>> START TEXT BLOCK

Working with Pointer Types

And now, the final topic of the chapter, which most likely will be the least-used of all C# features for the vast majority of your .NET projects. In Chapter 4, you learned that the .NET platform defines two major categories of data: value types and reference types. Truth be told, however, there is a third category: pointer types. To work with pointer types, we get specific operators and keywords that allow us to bypass the CLR’s memory-management scheme and take matters into our own hands (see Table 12-3).

Table 12-3. Pointer-Centric C# Operators and Keywords

Operator/Keyword	Meaning in Life
*	This operator is used to create a pointer variable (i.e., a variable that represents a direct location in memory). As in C(++), this same operator is used for pointer indirection.
&	This operator is used to obtain the address of a variable in memory.
->	This operator is used to access fields of a type that is represented by a pointer (the unsafe version of the C# dot operator).
[]	This operator (in an unsafe context) allows you to index the slot pointed to by a pointer variable (if you’re a C++ programmer, you will recall the interplay between a pointer variable and the [] operator).
++, --	In an unsafe context, the increment and decrement operators can be applied to pointer types.
+, -	In an unsafe context, the addition and subtraction operators can be applied to pointer types.
==, !=, <, >, <=, =>	In an unsafe context, the comparison and equality operators can be applied to pointer types.
stackalloc	In an unsafe context, the stackalloc keyword can be used to allocate C# arrays directly on the stack.

>> END TEXT BLOCK

OBJECTIVE 1: Duplicate the passage on C# pointer types in full, without changing anything.
The records have no connection to the passage on C# pointer types.

>> START RECORDS SUPPLIED

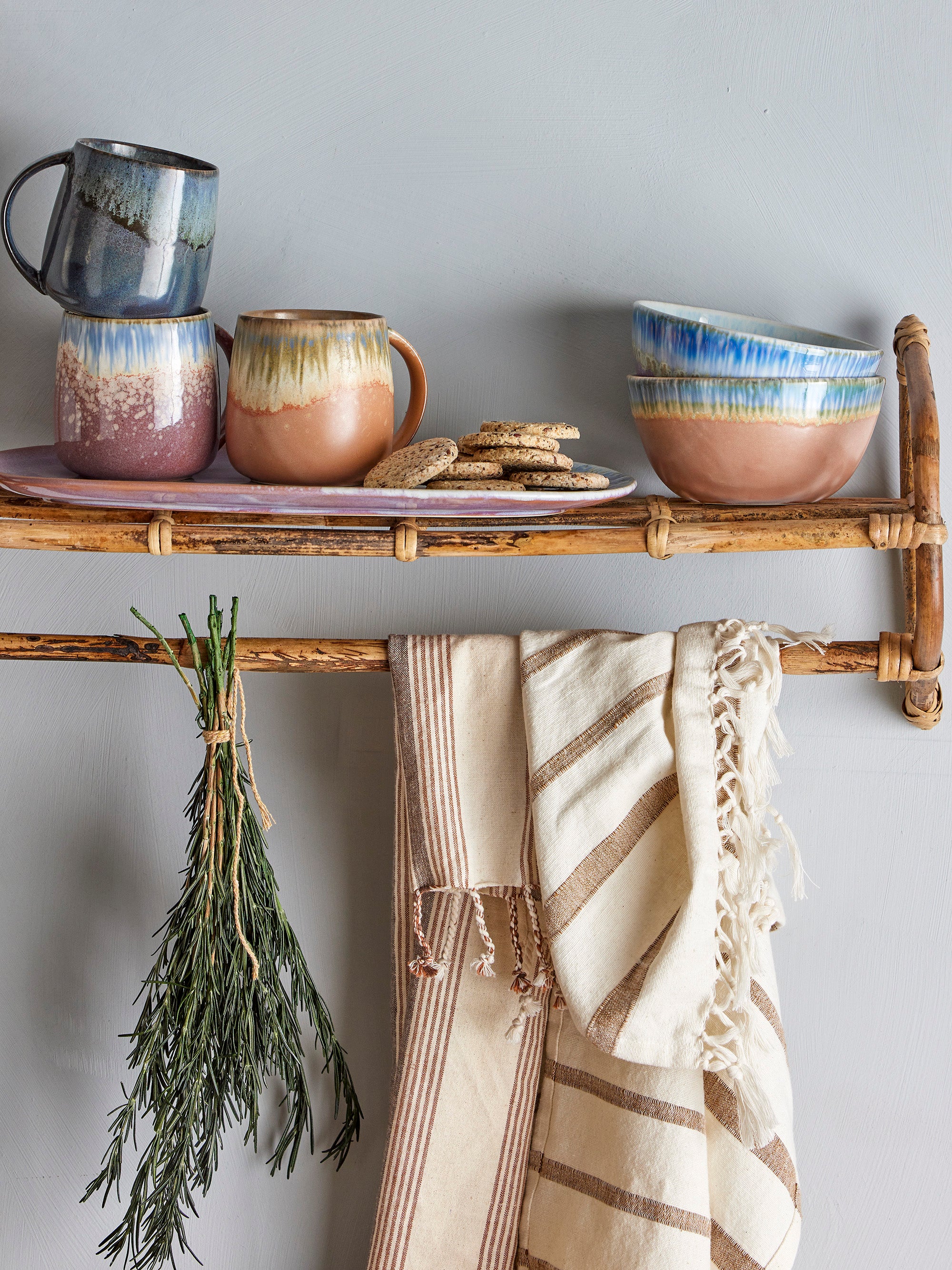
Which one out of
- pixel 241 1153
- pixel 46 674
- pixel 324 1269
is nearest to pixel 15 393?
pixel 46 674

>> END RECORDS SUPPLIED

OBJECTIVE 2: Set down every one of the records above word for word, leaving out the pictures.

SOLUTION 1:
Working with Pointer Types

And now, the final topic of the chapter, which most likely will be the least-used of all C# features for the vast majority of your .NET projects. In Chapter 4, you learned that the .NET platform defines two major categories of data: value types and reference types. Truth be told, however, there is a third category: pointer types. To work with pointer types, we get specific operators and keywords that allow us to bypass the CLR’s memory-management scheme and take matters into our own hands (see Table 12-3).

Table 12-3. Pointer-Centric C# Operators and Keywords

Operator/Keyword	Meaning in Life
*	This operator is used to create a pointer variable (i.e., a variable that represents a direct location in memory). As in C(++), this same operator is used for pointer indirection.
&	This operator is used to obtain the address of a variable in memory.
->	This operator is used to access fields of a type that is represented by a pointer (the unsafe version of the C# dot operator).
[]	This operator (in an unsafe context) allows you to index the slot pointed to by a pointer variable (if you’re a C++ programmer, you will recall the interplay between a pointer variable and the [] operator).
++, --	In an unsafe context, the increment and decrement operators can be applied to pointer types.
+, -	In an unsafe context, the addition and subtraction operators can be applied to pointer types.
==, !=, <, >, <=, =>	In an unsafe context, the comparison and equality operators can be applied to pointer types.
stackalloc	In an unsafe context, the stackalloc keyword can be used to allocate C# arrays directly on the stack.

SOLUTION 2:
Which one out of
- pixel 241 1153
- pixel 46 674
- pixel 324 1269
is nearest to pixel 15 393?
pixel 46 674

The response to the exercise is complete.